Patrick coughed. To his right, broken sculptures from the Parthenon gestured with handless arms, without heads. Above, spotlights bathed the sculptures in a pink light.

‘I said it’s a pity. They should by rights be in Greece.’

The horses driving the chariot of the sun god surged up through the marble.

Anne’s face tightened. She took a step away from Patrick.
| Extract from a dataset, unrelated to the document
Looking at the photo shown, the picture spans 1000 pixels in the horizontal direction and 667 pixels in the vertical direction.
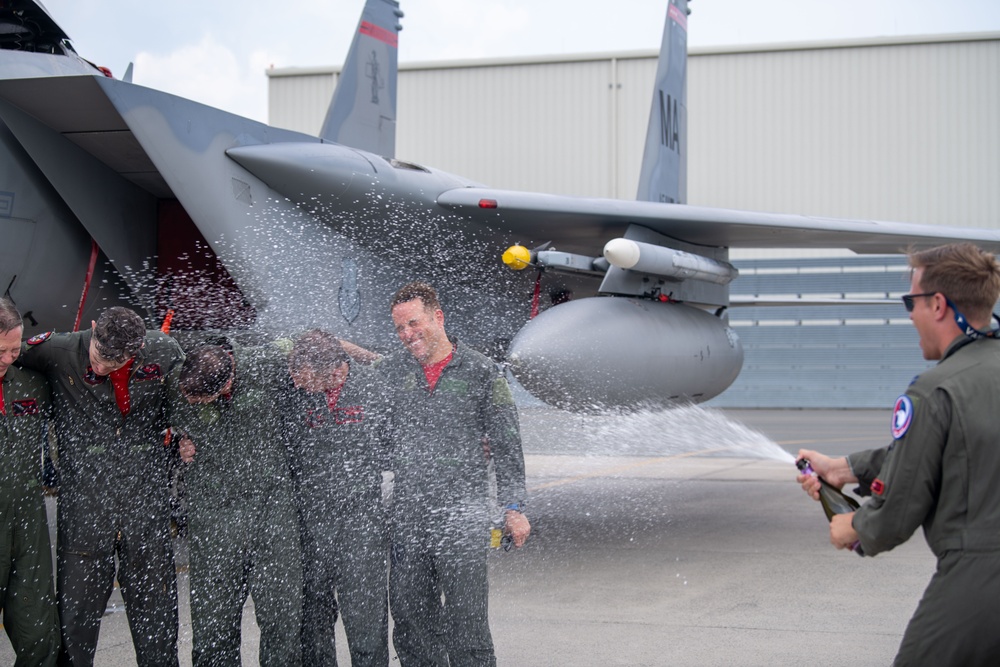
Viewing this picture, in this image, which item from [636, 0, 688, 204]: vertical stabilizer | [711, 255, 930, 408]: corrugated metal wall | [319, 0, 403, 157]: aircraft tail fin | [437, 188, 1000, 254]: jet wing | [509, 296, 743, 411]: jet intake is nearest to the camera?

‘I said they should be in Greece,’ insisted Patrick, ‘not in the British Museum. Of course, Lord Elgin should never have removed them from the Parthenon.’

‘Oh really?’ said Anne.

Her lips are far too big for her face, he thought.

‘Lord Elgin,’ continued Patrick, ‘stole them from Athens in the early 1800s. From the Parthenon.’ He wished his throat wasn’t so dry. His body felt larger than any of these huge sculptures, and far more cumbersome while she stood there like some buttery, ethereal, poised, questioning, yet without any apparent awareness of the clumsy business of human, mortal limbs. ‘As perhaps you know.’

Anne drew back a red glove and examined her watch. As she did so, her hair fell forward slightly. Her silly glittering hair clips did not hold her landslide of hair well.

‘You know about Elgin?’ he said. ‘He was the British ambassador to the Ottoman Empire—in Constantinople—who took it upon himself to steal these invaluable sculptures.’

The woman’s high-heeled boots were close together. Her coat was soft velvet, like a cat’s skin.

‘Interesting you say that,’ she said.

There was a distant, condescending note to her voice, which unnerved him.

‘I must be getting on,’ said the young woman, turning away, the folds of her black coat rippling with a beauty more immediate than the cold folds of the soldiers’ cloaks all around them.

Patrick panicked. He had behaved like a boor. He should apologise. He couldn’t imagine why he did it, except for her tiny hands. His mind sorted through a variety of words and haphazardly landed on ‘Lord Elgin was a jerk’. He uttered these words.

Anne stiffened. She smiled gently, pityingly at Patrick, then walked away.

For a moment he followed, but there was something about the defiance of her shoulders that made him stay back.

He settled his thumping heart, which felt as though some pulsating creature was at loose within him, by studying the broken wonders all around him.

Behind him Dionysus reclined, his hands and feet gone, and Iris, messenger of the gods, hurries on, the wind blowing her dress against her stone body, racing through time, but never arriving.

As he walked out a few moments later, through the museum, sunlight strikes down over colossal black scarab beetles, over two pillars soaring up, over stone hawks sitting docile through the centuries, a world of violent shapes. This is magic, he thought, this is a world of magic and transformation. He stayed quite still, awed by the sunlight and splendour, the moment of glory in a city day, and as he stopped he saw that the young woman, the young woman of the centaur and the swordsman, of the gloves and velvet coat, had also stopped to look at the sunlight, before hurrying on, away from him, the long coat swinging behind her.